As National Geographic reported, an affluent Mobile businessman and shipbuilder wagered several Northern businessmen $1,000 that he could smuggle a cargo of Africans into Alabama in contravention of federal law. After successfully doing so, the ship’s captain burned the Clotilda to hide evidence of the crime, allowing deniers to claim it never happened.

Now that irrefutable evidence of what remains of the destroyed vessel has surfaced, the sordid history is undeniable. To be sure, history can’t be repressed forever.

Unfortunately, that’s not a lesson embraced by the Trump administration.

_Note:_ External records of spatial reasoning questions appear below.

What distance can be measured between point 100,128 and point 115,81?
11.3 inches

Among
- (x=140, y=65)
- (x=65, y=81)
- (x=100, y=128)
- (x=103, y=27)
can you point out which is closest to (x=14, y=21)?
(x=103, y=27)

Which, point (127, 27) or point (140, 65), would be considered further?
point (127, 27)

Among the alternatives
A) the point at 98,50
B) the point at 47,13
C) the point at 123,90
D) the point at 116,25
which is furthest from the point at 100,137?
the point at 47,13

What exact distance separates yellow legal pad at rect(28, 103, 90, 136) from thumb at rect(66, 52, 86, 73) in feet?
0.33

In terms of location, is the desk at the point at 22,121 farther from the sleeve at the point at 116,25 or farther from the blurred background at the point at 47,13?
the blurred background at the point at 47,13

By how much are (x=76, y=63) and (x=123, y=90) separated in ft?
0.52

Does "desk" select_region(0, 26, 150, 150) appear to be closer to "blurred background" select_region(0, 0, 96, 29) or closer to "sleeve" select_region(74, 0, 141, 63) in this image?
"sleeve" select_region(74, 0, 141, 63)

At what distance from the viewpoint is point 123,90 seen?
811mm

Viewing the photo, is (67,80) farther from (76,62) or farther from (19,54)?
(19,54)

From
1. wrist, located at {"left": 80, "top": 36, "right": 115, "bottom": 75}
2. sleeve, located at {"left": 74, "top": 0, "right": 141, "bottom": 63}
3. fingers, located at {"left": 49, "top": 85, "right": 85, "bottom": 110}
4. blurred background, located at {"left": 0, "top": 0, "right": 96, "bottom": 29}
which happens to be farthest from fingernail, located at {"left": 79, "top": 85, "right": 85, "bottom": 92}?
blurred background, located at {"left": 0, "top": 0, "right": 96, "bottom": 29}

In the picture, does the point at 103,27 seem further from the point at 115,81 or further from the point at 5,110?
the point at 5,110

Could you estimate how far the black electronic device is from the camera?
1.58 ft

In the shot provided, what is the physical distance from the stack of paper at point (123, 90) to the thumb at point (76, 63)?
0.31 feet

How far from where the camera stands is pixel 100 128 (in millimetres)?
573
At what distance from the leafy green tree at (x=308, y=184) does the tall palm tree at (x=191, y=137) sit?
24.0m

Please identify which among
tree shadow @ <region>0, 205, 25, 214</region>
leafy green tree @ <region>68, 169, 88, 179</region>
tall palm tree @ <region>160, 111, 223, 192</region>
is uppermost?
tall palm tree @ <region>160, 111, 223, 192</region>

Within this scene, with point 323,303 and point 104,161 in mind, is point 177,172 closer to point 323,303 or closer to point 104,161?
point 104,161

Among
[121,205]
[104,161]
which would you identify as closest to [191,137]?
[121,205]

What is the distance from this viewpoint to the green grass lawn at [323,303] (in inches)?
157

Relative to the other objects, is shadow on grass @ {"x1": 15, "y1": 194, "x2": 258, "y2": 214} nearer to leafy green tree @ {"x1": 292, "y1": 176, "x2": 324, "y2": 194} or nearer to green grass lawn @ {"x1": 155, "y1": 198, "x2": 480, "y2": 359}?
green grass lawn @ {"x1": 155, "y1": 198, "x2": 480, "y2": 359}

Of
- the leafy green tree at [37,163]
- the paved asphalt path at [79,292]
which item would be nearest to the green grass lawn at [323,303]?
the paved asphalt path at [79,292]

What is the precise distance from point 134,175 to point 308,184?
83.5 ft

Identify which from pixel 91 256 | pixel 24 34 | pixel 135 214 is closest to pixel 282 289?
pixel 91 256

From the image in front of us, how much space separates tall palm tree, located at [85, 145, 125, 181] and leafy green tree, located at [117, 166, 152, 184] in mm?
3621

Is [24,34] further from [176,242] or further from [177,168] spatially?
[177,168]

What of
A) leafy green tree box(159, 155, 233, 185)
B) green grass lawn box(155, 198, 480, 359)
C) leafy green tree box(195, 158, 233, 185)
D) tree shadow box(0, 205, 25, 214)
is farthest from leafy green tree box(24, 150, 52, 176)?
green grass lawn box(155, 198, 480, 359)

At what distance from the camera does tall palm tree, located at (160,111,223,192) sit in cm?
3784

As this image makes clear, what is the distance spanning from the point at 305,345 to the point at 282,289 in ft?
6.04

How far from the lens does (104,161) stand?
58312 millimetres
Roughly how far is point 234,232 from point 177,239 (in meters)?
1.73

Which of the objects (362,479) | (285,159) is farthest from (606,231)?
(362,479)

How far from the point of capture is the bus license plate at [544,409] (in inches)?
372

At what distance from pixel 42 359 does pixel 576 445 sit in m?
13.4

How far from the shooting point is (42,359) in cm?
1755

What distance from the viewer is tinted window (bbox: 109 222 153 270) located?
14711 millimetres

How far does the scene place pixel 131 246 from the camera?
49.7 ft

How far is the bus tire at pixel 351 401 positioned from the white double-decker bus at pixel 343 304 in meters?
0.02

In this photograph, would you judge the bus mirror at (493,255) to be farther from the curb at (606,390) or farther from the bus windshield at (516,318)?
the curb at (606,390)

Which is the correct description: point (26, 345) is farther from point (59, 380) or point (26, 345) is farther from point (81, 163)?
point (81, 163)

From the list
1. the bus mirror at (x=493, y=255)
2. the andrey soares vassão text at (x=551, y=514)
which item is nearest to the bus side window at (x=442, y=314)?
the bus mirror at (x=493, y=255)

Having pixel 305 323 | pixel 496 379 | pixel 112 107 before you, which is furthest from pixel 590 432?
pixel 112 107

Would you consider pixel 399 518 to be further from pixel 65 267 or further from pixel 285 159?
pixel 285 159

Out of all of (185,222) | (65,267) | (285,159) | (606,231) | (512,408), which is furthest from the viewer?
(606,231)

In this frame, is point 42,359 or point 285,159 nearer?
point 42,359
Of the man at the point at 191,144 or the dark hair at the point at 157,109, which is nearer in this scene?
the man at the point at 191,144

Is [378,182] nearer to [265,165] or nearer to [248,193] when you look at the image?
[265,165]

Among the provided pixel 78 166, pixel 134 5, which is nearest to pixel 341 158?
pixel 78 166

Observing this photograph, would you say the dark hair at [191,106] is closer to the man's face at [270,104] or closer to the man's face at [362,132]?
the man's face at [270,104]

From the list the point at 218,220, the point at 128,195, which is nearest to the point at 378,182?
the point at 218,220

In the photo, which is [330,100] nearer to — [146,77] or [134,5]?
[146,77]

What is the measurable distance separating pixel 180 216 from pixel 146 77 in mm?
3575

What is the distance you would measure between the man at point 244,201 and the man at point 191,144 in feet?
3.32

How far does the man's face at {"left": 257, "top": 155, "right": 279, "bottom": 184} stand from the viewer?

A statue of Cudjoe Lewis, the last surviving person brought over on the slave ship Clotilda
A statue of Cudjoe Lewis, who was brought to the US on the Clotilda

Around the same time as history was revealing itself in Alabama this week, Treasury Secretary Steven Mnuchin said the administration wouldn’t move forward with a planned redesign of the $20 bill replacing President Andrew Jackson with black female abolitionist and former slave Harriet Tubman.

During the Obama administration, Treasury officials conducted a highly visible campaign before then-Treasury Secretary Jacob Lew announced a plan to put Tubman’s image on U.S. banknotes in 2020.

But at a congressional hearing Wednesday, Mnuchin announced that the administration had put a screeching halt plans to honor Tubman, allegedly to protect the security of U.S. currency.

“The primary reason we have looked at redesigning the currency is for counterfeiting issues,” Mnuchin said. “Based upon this, the $20 bill will now not come out until 2028. The $10 bill and the $50 bill will come out with new features beforehand.”

But that’s obviously not true, since Treasury is moving ahead with replacing the $10 and $50 bills and delaying changes to the $20 bill until 2026 or later — well after Trump is out of office.

It’s a decision that can and should be widely condemned as a reflection of the administration’s racist eagerness to glorify a slaveholding president and its reluctance to put a black woman’s portrait on U.S. currency during its tenure in the White House.

It is, in other words, a contemporary continuation of historical denial.